[What the task asks]:
Print nothing except the lines of the listing below from the line with "Emotions are psychological" to the line with "WHAT IS MOOD?", each exactly as written, both ends included.

--- Entries supplied ---

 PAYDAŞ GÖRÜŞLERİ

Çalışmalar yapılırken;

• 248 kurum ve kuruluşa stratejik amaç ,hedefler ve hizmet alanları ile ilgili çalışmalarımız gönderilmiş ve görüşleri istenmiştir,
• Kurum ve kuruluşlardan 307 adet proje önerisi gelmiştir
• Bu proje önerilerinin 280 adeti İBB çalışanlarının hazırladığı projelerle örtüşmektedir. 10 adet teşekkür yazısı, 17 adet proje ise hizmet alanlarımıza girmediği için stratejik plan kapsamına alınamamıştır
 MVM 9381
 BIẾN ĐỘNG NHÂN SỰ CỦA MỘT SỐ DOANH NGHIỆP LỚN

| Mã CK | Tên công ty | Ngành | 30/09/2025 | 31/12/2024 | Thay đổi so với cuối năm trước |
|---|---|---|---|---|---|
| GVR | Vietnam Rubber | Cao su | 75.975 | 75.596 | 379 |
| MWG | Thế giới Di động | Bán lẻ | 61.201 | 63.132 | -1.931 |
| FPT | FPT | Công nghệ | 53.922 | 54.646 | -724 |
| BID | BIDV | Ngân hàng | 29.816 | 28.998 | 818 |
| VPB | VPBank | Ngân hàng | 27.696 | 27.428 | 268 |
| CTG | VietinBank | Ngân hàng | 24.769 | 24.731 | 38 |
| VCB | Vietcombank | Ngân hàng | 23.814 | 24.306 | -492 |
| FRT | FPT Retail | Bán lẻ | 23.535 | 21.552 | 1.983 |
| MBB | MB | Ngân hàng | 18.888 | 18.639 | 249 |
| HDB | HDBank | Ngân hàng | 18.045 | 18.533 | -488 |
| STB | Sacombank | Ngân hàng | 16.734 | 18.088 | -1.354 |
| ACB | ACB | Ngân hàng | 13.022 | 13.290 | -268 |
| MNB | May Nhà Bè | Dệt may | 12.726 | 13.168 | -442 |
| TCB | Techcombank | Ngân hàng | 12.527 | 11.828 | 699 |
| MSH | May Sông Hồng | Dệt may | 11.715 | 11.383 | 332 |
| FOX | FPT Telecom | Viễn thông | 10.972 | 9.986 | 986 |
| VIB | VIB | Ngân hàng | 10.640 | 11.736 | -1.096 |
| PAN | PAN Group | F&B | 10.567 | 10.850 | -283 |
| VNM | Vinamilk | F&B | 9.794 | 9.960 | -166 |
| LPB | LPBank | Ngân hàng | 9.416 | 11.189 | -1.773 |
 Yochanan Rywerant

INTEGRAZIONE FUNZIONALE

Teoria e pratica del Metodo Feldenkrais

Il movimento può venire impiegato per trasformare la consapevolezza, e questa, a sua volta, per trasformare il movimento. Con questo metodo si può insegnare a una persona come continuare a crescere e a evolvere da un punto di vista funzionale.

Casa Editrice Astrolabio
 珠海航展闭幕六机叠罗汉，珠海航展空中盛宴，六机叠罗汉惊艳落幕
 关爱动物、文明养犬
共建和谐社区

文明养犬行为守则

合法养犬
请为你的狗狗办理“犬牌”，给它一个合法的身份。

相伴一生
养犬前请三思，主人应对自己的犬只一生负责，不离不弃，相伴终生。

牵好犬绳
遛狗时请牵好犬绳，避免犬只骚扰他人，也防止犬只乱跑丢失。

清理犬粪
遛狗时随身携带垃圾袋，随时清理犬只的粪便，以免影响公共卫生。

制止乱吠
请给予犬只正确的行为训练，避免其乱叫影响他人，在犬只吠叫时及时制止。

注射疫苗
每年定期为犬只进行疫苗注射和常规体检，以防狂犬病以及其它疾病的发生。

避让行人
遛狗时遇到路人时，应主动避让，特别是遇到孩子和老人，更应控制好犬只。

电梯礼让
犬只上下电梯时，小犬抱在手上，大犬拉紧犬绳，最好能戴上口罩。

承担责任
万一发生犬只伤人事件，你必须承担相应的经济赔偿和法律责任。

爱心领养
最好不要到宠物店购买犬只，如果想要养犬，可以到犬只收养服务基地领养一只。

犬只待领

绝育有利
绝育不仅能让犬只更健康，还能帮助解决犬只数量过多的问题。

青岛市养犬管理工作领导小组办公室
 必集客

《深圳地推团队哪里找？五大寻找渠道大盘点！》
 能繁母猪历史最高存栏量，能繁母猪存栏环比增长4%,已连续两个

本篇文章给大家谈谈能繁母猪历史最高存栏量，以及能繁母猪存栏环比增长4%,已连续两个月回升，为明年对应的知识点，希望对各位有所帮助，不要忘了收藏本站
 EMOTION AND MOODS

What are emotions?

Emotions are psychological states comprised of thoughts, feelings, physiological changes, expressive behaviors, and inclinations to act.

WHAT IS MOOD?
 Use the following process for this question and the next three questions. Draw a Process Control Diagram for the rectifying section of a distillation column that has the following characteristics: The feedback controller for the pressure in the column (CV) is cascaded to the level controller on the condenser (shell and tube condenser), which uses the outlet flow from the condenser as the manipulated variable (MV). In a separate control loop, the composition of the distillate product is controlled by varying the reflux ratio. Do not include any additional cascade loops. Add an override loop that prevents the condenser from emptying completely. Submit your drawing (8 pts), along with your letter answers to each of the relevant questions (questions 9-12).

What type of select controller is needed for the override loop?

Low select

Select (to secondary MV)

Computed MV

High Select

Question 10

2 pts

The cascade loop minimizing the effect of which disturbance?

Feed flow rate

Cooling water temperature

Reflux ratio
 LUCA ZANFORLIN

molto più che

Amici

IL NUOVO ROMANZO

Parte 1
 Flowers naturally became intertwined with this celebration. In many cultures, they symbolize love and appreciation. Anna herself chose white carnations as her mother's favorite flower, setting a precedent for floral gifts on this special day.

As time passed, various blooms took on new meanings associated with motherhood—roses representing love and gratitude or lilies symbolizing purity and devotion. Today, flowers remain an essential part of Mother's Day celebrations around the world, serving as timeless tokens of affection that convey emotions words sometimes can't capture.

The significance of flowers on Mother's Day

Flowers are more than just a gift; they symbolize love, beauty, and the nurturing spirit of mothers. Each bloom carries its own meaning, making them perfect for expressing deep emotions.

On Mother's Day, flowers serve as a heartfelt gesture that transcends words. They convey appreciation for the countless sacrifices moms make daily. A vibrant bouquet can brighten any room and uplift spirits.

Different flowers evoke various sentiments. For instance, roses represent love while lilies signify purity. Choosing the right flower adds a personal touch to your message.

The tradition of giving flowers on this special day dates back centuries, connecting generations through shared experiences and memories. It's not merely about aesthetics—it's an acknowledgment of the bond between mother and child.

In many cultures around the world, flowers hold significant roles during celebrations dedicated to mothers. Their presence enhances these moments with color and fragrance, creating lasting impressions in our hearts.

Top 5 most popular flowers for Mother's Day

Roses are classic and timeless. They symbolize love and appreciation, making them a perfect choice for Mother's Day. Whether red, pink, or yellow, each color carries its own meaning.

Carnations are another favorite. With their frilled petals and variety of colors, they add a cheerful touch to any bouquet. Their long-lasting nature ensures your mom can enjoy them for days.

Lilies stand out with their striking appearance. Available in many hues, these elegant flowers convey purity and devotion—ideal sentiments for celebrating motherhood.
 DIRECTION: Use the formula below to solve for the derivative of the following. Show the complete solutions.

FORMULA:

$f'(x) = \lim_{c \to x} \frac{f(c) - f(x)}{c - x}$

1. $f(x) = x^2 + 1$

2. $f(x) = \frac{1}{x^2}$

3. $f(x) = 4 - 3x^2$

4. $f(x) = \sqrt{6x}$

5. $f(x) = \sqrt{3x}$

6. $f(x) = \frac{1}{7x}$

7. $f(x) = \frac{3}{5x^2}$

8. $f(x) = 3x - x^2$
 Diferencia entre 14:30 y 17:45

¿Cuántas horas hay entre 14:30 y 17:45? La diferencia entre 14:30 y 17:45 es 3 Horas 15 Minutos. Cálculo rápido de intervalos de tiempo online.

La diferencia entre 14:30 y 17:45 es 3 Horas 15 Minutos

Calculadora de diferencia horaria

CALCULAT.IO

---

[Exercise response]:
Emotions are psychological states comprised of thoughts, feelings, physiological changes, expressive behaviors, and inclinations to act.

WHAT IS MOOD?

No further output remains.